__ПОСТАВЛЕННАЯ ЗАДАЧА A__.
Ответьте на вопросы по фрагменту о подростках:
(i) Чему, согласно фрагменту, учит государство?
(ii) На чем основано порочное представление о жизни, которое выстраивается у подростка?
(iii) Чему, помимо получения ответов на важные вопросы, может научиться ребенок в клубе?

__ВЫБРАННЫЙ ФРАГМЕНТ__.

На помощь от государства никто уже не рассчитывает, социальная защита населения в стране – вопрос спорный. В школе идет внушение абстрактных светлых истин, а реальность толкует, что «человек человеку волк». Государство учит выплывать самостоятельно. Никто никому не нужен и нигде никого не ждут. И у выпускников школ поневоле возникает страшная растерянность, как адаптироваться к реалиям? Взрослому тяжело, что говорить о детях. Вот и получается, что у подростка в голове выстраивается порочное представление о жизни, основанное на достижении материальных благ какими-то фантастическими или криминальными способами. А так, отбросив шелуху, подростки такие же, как мы в юности. Просто в силу отсутствия идеологии и спланированной работы с подрастающим поколением, которое раньше, после школы продолжалось в училище, техникуме, вузе, а затем и в трудовом коллективе, они предоставлены сами себе. В нашем клубе ребенок может не просто получить ответы на какие-то важные вопросы, но и научиться жить без реакций юношеского максимализма.

__ПОСТАВЛЕННАЯ ЗАДАЧА B__.
Преобразуйте в CSV с двумя столбцами, «текст» и «ответ», ту часть строк предоставленного материала, которая открывается строкой, содержащей «[542,407] or [772,157] — which is higher?», и закрывается строкой, содержащей «Answer: the white wheel», включая обе границы. Отведите каждой паре из текста и ответа одну строку CSV, заключите каждое поле в кавычки и замените переносы строк пробелами.

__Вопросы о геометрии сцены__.
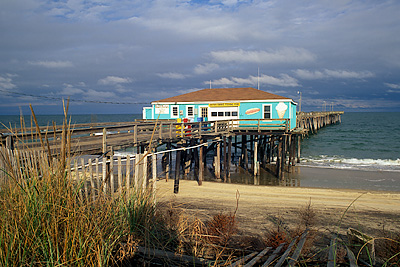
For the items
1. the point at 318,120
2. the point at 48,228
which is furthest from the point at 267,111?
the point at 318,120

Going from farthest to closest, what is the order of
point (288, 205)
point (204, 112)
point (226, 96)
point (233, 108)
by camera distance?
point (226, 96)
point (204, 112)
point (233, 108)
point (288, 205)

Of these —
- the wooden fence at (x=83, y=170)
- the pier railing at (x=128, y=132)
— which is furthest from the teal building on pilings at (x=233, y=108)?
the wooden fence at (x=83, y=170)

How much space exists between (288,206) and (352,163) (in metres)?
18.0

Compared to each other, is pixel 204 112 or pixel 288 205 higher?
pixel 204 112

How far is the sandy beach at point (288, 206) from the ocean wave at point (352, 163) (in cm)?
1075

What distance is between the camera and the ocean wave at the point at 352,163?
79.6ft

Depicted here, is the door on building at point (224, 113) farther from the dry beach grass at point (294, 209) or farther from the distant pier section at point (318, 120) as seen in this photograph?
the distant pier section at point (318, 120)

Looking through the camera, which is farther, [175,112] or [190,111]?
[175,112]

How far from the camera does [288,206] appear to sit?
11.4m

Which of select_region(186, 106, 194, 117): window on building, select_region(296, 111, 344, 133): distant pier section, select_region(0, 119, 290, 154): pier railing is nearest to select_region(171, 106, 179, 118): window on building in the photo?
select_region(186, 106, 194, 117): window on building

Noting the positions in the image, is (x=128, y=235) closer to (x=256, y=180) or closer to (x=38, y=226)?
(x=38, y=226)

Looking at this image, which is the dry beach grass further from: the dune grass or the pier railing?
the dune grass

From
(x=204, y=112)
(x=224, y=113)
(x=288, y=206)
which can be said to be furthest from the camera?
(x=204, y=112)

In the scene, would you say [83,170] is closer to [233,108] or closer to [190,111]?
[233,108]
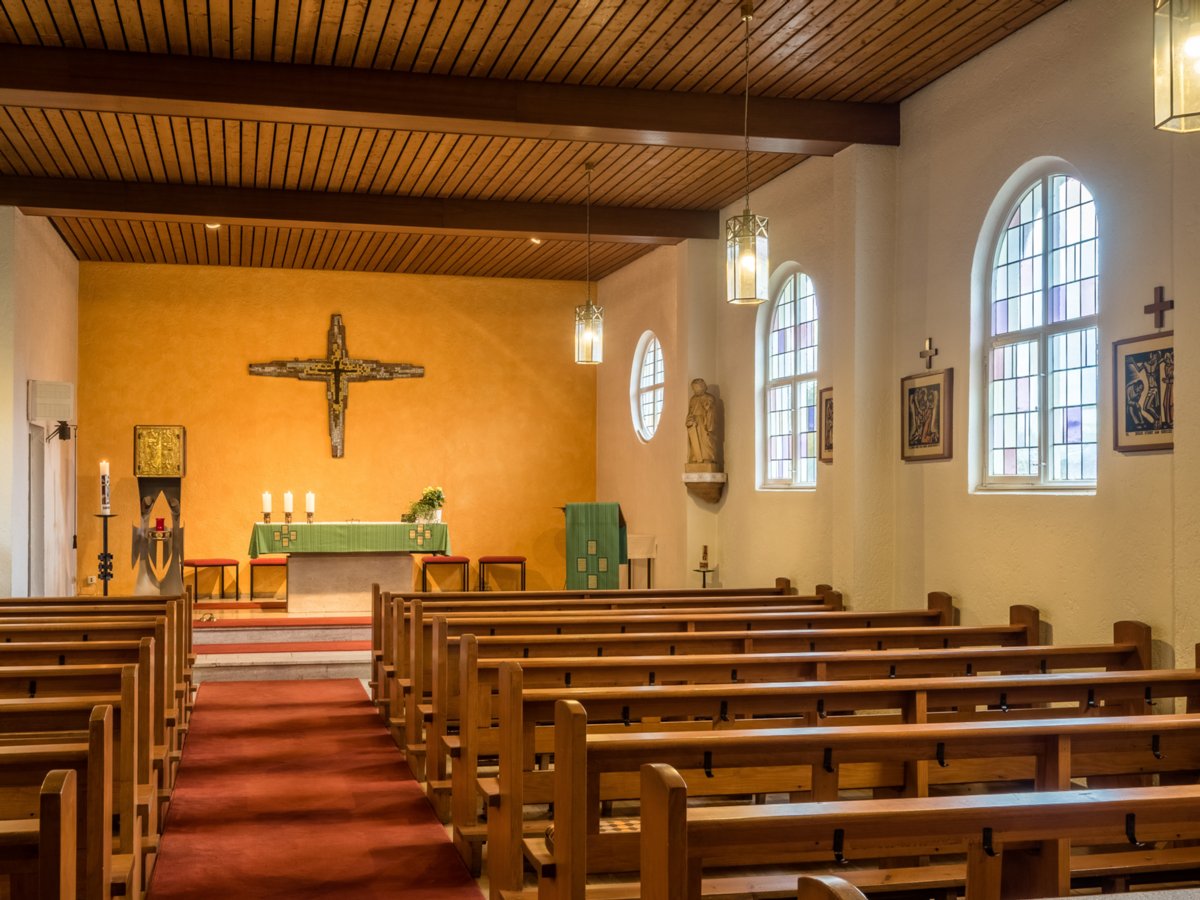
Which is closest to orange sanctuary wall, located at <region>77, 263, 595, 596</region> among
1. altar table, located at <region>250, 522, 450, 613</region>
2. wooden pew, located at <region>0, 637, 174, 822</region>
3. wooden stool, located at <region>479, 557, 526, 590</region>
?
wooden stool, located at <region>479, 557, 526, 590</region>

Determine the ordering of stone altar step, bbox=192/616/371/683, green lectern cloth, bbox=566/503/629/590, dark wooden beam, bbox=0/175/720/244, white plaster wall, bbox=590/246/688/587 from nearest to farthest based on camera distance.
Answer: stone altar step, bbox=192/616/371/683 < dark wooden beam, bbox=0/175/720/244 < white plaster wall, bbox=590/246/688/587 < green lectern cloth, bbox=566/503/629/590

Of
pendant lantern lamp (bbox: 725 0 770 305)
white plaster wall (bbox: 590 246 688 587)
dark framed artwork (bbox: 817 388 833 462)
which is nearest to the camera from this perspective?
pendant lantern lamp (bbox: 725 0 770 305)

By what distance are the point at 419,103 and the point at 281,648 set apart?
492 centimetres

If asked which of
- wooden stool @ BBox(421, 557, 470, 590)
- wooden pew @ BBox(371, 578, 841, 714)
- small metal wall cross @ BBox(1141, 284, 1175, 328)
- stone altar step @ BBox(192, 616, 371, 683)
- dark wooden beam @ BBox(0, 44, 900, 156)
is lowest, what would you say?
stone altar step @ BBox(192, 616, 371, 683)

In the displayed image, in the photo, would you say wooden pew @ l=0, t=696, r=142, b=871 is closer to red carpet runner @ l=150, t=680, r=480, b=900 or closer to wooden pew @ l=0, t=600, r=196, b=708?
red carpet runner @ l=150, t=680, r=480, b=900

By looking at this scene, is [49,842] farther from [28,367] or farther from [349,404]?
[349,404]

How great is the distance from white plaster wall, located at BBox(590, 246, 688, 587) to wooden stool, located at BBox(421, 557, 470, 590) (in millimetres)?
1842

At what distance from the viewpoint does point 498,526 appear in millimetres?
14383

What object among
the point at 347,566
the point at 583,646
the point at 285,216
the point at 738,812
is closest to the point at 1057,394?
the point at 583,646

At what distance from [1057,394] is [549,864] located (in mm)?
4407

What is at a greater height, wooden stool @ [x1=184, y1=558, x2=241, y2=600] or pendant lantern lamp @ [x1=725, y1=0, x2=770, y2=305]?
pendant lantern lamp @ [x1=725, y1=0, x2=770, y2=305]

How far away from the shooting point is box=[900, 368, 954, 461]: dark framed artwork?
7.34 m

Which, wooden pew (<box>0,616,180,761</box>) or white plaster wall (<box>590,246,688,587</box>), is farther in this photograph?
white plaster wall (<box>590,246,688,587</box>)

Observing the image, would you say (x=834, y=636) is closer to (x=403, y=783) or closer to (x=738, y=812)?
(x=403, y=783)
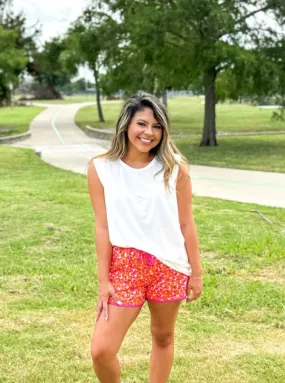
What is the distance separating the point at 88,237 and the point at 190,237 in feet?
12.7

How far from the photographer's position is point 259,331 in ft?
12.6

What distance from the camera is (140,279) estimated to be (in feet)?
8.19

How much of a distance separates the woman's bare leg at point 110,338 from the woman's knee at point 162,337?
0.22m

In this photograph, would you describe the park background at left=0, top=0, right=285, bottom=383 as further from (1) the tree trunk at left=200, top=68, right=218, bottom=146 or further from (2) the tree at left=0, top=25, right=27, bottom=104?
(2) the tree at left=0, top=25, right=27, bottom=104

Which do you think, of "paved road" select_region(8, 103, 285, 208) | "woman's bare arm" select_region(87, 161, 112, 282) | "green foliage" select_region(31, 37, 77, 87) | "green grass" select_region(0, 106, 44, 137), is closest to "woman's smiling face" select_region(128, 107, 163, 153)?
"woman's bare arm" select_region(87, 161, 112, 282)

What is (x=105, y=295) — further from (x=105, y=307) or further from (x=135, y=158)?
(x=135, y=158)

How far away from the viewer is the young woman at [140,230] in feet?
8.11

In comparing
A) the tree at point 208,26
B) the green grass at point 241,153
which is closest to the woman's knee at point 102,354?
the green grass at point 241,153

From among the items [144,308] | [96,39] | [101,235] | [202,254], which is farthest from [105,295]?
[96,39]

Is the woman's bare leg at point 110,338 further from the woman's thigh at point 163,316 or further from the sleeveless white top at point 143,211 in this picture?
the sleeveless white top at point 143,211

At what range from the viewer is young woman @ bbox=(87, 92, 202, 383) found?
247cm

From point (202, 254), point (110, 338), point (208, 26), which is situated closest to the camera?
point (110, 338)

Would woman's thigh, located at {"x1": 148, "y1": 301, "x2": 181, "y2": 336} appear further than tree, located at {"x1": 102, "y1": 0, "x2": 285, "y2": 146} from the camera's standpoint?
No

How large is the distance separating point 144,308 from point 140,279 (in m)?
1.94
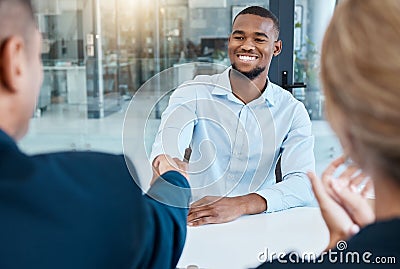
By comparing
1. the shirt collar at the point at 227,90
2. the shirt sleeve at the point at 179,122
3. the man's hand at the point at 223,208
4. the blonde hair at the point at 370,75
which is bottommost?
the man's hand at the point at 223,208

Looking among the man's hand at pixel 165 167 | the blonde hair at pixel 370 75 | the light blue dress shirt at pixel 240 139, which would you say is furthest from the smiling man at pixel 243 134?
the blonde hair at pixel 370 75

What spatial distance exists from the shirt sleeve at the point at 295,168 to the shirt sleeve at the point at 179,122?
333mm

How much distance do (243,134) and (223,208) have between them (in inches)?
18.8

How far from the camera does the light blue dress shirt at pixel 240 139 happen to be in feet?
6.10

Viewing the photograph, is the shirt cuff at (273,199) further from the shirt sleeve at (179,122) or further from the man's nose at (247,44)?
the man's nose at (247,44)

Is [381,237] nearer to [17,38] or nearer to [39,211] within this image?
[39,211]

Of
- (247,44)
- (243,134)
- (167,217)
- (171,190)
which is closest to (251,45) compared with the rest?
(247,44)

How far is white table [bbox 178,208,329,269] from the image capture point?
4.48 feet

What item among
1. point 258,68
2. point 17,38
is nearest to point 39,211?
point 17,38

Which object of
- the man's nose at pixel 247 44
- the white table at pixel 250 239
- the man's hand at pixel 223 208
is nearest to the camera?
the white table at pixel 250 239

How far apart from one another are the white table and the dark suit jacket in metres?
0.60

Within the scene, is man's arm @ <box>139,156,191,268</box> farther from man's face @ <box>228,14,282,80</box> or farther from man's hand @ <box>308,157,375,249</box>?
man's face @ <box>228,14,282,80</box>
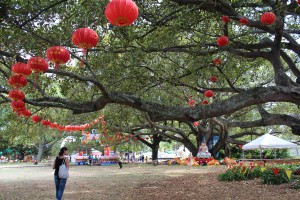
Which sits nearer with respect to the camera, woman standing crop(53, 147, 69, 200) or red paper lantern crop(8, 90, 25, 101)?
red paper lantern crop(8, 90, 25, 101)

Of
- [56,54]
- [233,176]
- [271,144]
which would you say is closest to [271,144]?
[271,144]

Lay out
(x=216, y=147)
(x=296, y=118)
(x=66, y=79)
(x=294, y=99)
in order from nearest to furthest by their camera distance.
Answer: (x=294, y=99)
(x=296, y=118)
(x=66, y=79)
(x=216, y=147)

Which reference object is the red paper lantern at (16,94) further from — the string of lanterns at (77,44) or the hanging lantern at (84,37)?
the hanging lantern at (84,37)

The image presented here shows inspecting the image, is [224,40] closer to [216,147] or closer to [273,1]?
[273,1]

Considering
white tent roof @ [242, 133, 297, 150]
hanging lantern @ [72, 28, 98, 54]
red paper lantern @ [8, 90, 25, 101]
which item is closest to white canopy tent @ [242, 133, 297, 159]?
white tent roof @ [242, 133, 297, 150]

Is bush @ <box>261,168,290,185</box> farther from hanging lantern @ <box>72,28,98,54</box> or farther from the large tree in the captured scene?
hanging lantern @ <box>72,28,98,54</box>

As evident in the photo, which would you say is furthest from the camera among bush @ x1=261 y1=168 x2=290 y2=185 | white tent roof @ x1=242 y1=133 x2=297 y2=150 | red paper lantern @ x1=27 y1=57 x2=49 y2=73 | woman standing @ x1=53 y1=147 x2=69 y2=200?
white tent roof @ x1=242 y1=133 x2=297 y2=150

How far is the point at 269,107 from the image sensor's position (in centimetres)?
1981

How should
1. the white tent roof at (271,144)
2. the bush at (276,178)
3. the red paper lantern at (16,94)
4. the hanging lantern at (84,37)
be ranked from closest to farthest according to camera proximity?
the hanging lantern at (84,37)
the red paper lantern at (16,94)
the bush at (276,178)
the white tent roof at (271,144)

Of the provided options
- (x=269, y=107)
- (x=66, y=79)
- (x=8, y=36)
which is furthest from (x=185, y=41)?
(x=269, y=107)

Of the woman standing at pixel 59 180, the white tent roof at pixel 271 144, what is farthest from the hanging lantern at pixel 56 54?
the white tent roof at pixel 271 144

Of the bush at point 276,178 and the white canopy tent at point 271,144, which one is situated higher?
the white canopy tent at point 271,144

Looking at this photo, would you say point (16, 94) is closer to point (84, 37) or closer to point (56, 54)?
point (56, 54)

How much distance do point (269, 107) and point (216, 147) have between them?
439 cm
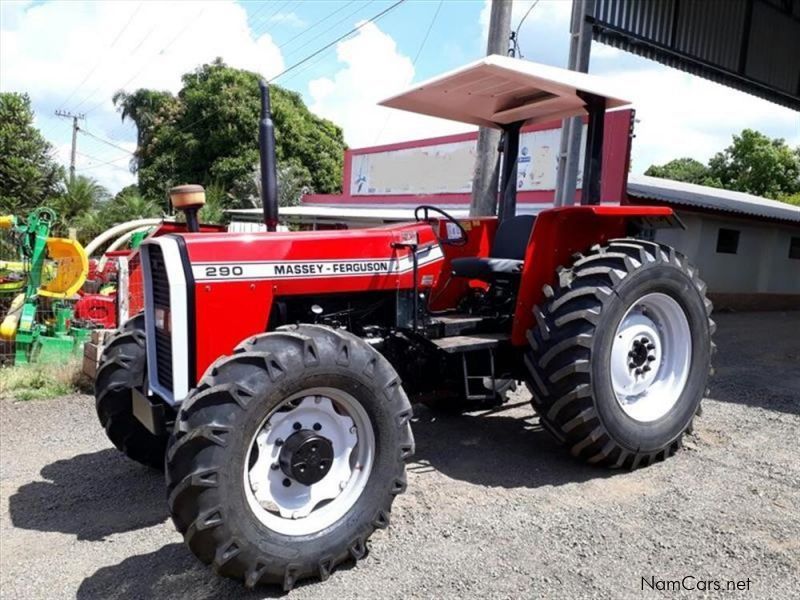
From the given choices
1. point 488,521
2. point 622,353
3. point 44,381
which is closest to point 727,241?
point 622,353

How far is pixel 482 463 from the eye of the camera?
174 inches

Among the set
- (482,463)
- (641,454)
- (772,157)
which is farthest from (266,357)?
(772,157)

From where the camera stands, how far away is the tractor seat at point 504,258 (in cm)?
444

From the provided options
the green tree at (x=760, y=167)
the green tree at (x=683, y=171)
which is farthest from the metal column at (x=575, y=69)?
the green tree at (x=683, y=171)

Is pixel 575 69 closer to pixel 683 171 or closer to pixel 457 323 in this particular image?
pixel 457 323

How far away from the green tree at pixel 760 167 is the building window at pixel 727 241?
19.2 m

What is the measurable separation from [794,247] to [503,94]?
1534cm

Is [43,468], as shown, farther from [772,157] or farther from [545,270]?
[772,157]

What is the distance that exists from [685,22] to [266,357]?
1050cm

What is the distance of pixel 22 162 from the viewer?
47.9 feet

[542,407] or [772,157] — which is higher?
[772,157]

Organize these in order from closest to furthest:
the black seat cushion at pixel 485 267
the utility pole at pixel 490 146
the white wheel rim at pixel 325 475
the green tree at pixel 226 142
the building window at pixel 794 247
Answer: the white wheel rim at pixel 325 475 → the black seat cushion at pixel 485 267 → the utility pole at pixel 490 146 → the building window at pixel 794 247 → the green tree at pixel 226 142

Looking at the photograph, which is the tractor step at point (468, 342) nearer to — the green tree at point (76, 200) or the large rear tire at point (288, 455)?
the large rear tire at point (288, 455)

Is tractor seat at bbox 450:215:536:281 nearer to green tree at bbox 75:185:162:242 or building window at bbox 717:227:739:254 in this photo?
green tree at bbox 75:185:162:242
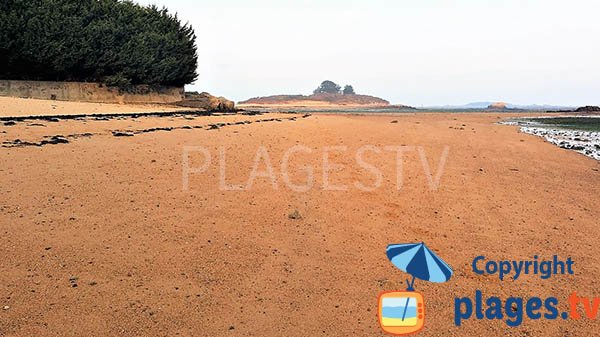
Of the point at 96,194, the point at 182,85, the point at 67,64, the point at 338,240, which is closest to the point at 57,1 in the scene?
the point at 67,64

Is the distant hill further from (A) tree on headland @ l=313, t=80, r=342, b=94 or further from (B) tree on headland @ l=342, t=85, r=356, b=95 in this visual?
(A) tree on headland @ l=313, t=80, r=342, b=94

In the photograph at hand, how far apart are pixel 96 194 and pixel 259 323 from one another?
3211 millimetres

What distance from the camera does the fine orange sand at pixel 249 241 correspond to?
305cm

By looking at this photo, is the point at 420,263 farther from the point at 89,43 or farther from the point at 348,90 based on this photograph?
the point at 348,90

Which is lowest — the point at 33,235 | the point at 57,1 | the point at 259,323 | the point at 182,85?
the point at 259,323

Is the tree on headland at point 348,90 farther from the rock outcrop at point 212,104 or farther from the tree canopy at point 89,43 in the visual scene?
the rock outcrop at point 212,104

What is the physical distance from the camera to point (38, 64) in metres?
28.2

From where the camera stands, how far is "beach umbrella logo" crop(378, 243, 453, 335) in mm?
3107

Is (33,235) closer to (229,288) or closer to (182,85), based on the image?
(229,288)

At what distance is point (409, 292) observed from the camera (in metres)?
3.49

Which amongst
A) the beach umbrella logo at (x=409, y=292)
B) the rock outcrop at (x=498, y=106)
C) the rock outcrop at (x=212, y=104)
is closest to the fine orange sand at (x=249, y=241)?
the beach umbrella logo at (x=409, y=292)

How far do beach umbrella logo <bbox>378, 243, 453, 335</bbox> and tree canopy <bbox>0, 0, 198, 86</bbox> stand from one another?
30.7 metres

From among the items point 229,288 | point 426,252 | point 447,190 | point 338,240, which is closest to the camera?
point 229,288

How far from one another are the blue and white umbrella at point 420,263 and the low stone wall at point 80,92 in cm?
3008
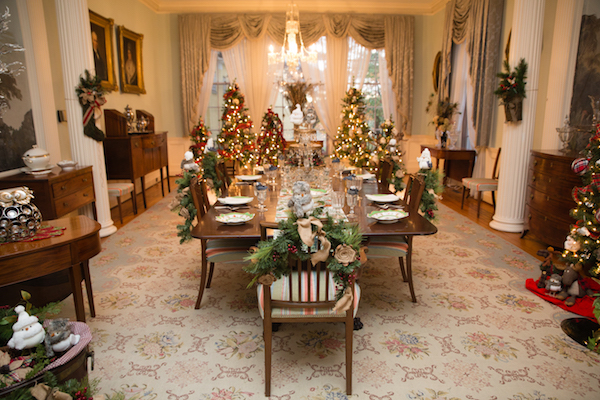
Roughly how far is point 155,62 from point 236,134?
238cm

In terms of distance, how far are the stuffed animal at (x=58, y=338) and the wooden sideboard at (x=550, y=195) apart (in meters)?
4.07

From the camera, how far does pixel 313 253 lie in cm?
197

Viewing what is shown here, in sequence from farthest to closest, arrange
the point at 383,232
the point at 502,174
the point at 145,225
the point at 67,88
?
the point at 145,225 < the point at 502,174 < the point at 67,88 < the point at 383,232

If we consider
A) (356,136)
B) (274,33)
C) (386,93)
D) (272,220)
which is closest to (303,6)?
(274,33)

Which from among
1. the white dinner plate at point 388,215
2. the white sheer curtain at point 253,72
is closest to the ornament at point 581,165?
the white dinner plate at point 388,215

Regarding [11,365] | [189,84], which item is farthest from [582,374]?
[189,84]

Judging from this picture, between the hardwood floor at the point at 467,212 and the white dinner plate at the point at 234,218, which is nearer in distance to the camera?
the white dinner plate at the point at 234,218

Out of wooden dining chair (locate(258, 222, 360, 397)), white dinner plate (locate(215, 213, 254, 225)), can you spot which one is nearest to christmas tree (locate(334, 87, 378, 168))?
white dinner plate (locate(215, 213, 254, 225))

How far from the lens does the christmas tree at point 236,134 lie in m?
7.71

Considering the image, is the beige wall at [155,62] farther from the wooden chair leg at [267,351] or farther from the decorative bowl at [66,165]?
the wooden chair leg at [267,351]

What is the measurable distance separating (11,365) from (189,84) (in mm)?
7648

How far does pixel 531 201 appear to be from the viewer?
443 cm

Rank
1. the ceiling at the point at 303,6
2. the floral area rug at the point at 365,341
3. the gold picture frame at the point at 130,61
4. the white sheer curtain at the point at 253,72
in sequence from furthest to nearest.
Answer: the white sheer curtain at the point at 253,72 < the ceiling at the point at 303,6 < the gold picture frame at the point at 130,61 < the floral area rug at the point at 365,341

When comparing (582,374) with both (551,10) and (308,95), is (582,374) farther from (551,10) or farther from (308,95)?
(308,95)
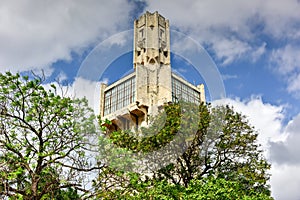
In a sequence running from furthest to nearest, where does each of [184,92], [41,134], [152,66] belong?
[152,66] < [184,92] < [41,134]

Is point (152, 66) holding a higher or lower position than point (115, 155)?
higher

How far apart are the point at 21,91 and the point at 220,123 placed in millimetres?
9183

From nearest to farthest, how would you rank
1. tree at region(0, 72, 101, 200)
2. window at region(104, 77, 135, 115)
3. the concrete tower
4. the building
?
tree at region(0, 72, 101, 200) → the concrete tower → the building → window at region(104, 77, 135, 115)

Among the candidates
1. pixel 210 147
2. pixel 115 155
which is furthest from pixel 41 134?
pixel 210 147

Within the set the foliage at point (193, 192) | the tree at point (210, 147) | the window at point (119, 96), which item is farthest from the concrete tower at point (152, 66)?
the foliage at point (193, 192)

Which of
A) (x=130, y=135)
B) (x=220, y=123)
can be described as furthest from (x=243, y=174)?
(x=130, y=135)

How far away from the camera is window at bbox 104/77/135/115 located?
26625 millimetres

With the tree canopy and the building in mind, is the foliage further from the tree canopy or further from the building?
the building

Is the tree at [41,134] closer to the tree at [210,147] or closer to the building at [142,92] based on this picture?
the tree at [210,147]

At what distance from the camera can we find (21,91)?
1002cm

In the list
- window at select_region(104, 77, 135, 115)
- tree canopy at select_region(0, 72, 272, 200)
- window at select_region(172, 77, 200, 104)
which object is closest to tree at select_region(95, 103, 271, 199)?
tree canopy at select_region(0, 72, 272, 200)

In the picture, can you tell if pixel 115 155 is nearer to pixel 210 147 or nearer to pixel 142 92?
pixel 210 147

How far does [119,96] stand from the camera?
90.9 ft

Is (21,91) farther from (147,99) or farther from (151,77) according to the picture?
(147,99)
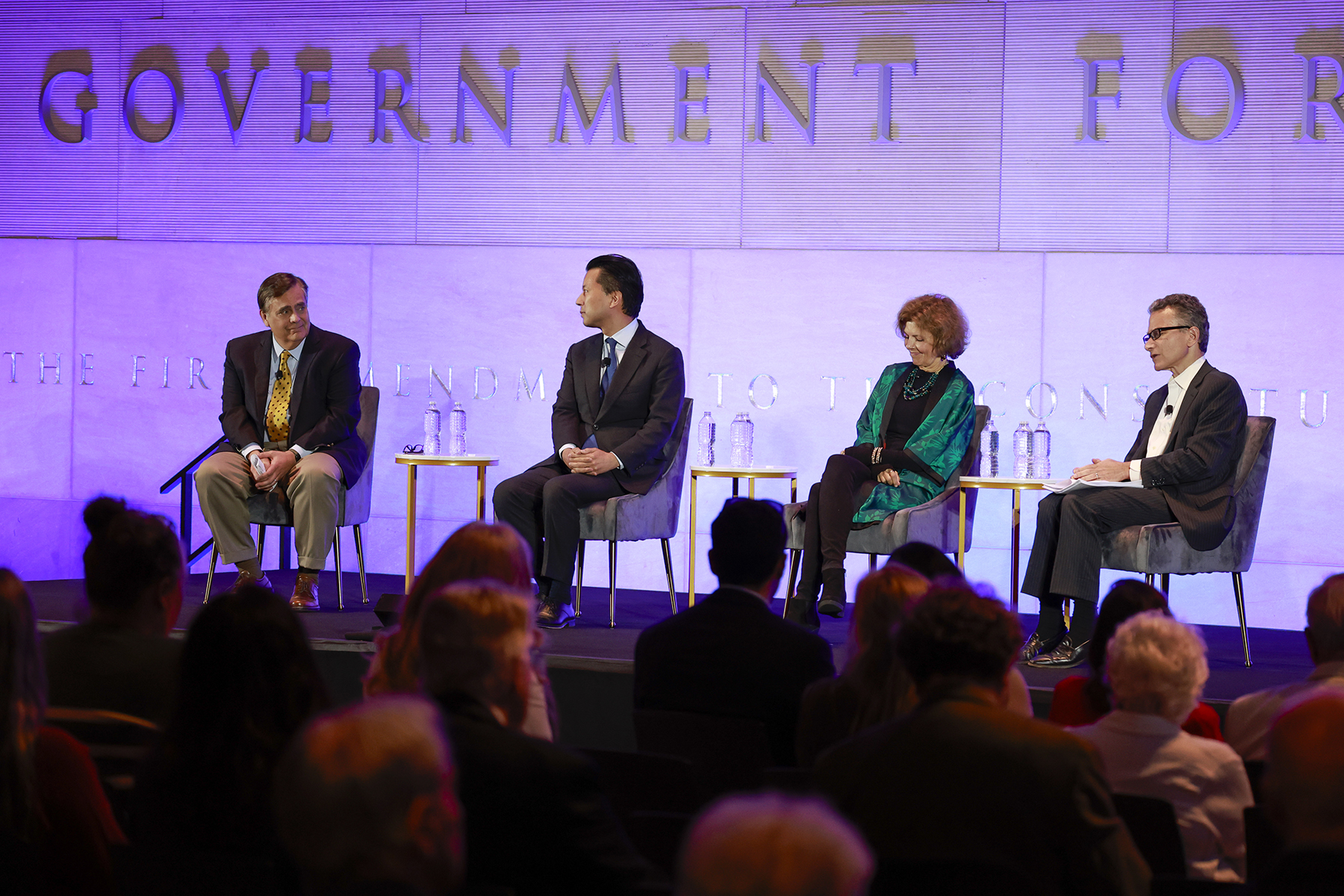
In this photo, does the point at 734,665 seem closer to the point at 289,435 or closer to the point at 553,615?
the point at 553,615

__ОТВЕТ A__.
(i) Выплывать самостоятельно.
(ii) На достижении материальных благ какими-то фантастическими или криминальными способами.
(iii) Жить без реакций юношеского максимализма.

__ОТВЕТ B__.
текст,ответ
"[542,407] or [772,157] — which is higher?","[772,157]"
"Organize these in order from closest to furthest: the black seat cushion at pixel 485 267 the utility pole at pixel 490 146 the white wheel rim at pixel 325 475 the green tree at pixel 226 142 the building window at pixel 794 247 Answer:","the white wheel rim at pixel 325 475 → the black seat cushion at pixel 485 267 → the utility pole at pixel 490 146 → the building window at pixel 794 247 → the green tree at pixel 226 142"